Write out the material again exactly, please, and omit the pictures.
┌─ RECORDS SUPPLIED
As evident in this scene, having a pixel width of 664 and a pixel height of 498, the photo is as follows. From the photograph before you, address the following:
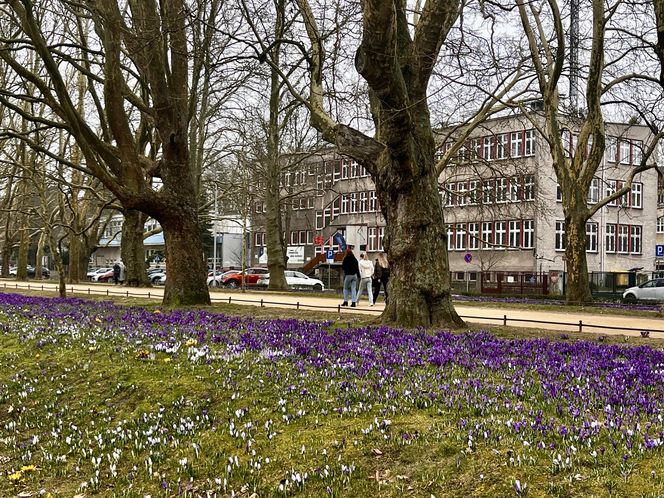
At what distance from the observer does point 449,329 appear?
1184cm

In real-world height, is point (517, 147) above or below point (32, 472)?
above

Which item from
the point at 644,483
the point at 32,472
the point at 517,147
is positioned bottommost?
the point at 32,472

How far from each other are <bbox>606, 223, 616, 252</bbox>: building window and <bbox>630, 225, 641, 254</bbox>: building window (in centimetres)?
208

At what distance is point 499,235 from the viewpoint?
5912 centimetres

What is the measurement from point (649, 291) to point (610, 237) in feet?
65.6

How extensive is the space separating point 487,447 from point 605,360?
3977mm

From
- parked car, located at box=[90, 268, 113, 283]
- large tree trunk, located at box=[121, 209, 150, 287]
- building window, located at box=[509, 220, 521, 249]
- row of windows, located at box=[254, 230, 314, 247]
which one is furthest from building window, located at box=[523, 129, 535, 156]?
parked car, located at box=[90, 268, 113, 283]

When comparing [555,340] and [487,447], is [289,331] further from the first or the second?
[487,447]

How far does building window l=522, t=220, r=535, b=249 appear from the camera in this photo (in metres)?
55.8

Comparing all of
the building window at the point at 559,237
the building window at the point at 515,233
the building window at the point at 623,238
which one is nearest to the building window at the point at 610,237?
the building window at the point at 623,238

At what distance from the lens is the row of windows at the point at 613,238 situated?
56844mm

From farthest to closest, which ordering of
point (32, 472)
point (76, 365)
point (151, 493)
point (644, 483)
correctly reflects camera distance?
1. point (76, 365)
2. point (32, 472)
3. point (151, 493)
4. point (644, 483)

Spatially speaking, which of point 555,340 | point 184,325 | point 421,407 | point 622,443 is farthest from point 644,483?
point 184,325

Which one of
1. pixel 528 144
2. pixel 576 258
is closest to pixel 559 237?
└─
**OUTPUT BELOW:**
As evident in this scene, having a pixel width of 664 and a pixel height of 498, the photo is as follows. From the photograph before you, address the following:
At what distance from the observer does point 449,329 appear?
1184cm

In real-world height, is point (517, 147) above or below point (32, 472)?
above

Which item from
the point at 644,483
the point at 32,472
the point at 517,147
is positioned bottommost?
the point at 32,472

How far from each other are <bbox>606, 223, 616, 252</bbox>: building window and <bbox>630, 225, 641, 254</bbox>: building window (in centimetres)?
208

At what distance is point 499,235 from the viewpoint?
5912 centimetres

What is the measurement from point (649, 291) to point (610, 237) in feet?
65.6

How extensive is the space separating point 487,447 from point 605,360?
3977mm

From
- parked car, located at box=[90, 268, 113, 283]
- large tree trunk, located at box=[121, 209, 150, 287]
- building window, located at box=[509, 220, 521, 249]
- row of windows, located at box=[254, 230, 314, 247]
which one is furthest from building window, located at box=[523, 129, 535, 156]?
parked car, located at box=[90, 268, 113, 283]

When comparing [555,340] and [487,447], is [289,331] further from the first or the second?
[487,447]

How far does building window l=522, t=220, r=535, b=249 appear from the camera in this photo (in metres)?
55.8

Comparing all of
the building window at the point at 559,237
the building window at the point at 515,233
the building window at the point at 623,238
which one is nearest to the building window at the point at 610,237?
the building window at the point at 623,238

At what distance from the lens is the row of windows at the point at 613,238 situated?
56844mm

From farthest to closest, which ordering of
point (32, 472)
point (76, 365)
point (151, 493)
point (644, 483)
correctly reflects camera distance?
1. point (76, 365)
2. point (32, 472)
3. point (151, 493)
4. point (644, 483)

Spatially speaking, which of point 555,340 | point 184,325 | point 421,407 | point 622,443 is farthest from point 644,483?
point 184,325

Which one of
1. pixel 528 144
2. pixel 576 258
is closest to pixel 559 237?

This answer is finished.